March 18 (Bloomberg) -- Midland Holdings Ltd., the biggest realtor listed in Hong Kong, had its biggest drop in three weeks after saying the city’s property brokers may close as many as one-third of their branches.
Midland fell 4 percent, the most since Feb. 25, to HK$3.38 at the 4 p.m. close of trading. The shares have lost 8.7 percent this year, compared with a 2.5 percent decline in the benchmark Hang Seng Index.
Hong Kong’s property brokers may cut as many as a third of their branches and agents if government curbs on home prices continue, the company’s chief analyst Buggle Lau said in an interview yesterday. The city’s government has imposed a raft of measures, including a tax on foreign buyers and higher mortgage down-payment requirements, in the past six months to contain prices that have doubled since early 2009.

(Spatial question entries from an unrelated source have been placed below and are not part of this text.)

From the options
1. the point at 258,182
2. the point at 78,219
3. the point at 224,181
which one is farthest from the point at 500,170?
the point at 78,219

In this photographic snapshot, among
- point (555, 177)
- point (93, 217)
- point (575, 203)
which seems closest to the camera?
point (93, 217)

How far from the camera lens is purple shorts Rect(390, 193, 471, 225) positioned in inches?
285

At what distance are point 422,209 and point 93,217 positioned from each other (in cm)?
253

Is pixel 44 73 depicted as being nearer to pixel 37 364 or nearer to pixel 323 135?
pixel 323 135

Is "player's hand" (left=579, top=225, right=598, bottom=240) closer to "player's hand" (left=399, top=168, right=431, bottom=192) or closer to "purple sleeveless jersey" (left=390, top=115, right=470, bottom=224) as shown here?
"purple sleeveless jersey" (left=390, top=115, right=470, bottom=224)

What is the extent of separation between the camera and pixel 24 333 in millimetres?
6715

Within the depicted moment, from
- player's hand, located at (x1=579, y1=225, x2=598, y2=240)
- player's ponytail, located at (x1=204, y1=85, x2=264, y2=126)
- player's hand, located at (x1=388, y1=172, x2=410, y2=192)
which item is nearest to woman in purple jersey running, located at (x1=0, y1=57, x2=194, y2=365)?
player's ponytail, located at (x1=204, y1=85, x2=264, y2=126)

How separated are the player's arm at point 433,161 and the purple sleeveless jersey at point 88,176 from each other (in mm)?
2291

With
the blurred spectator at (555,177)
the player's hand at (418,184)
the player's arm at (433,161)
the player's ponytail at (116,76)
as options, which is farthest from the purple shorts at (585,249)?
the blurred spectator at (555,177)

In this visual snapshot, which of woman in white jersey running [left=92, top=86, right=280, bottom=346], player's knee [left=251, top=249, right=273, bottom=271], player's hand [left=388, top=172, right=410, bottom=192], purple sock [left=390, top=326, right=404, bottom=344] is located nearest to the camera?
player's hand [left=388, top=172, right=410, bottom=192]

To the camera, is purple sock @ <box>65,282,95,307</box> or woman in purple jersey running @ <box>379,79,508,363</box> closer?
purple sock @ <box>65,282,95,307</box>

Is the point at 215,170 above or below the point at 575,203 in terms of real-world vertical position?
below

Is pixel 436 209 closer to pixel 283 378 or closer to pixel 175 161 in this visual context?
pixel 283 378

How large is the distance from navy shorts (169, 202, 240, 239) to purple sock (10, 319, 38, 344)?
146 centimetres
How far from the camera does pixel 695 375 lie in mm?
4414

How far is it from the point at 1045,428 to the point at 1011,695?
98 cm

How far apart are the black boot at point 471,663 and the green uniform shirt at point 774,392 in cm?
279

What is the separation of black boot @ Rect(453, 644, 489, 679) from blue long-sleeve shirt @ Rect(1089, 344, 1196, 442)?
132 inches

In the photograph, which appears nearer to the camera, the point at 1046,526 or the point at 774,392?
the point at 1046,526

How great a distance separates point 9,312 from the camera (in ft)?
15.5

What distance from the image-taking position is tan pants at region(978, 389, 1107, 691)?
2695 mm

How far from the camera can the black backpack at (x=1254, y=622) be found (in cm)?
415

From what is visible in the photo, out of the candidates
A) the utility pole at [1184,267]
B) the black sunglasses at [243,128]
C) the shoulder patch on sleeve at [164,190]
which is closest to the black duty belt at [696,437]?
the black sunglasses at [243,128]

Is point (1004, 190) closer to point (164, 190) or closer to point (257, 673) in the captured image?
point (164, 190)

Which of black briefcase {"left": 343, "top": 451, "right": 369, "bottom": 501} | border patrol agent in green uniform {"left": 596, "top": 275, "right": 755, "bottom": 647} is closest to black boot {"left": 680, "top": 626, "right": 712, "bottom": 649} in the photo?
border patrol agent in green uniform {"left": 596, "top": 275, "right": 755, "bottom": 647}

Midland had its rating cut to sell from neutral by Bocom International Holdings Co. analyst Alfred Lau. Property transaction volumes will decelerate because of government measures, Lau said in a note to clients today.
Only one transaction of existing homes was recorded in 10 of Hong Kong’s biggest private residential developments tracked by Centaline Property Agency Ltd. over the weekend of March 16 and 17, the realtor said.
About 12,000 agents could lose their jobs, said Lau. The comments were first made by Midland Deputy Chairman Angela Wong at a March 15 briefing, according to local media including the South China Morning Post.
Midland on March 15 reported 2012 net income nearly doubled to HK$250 million ($32 million) on higher commission fees.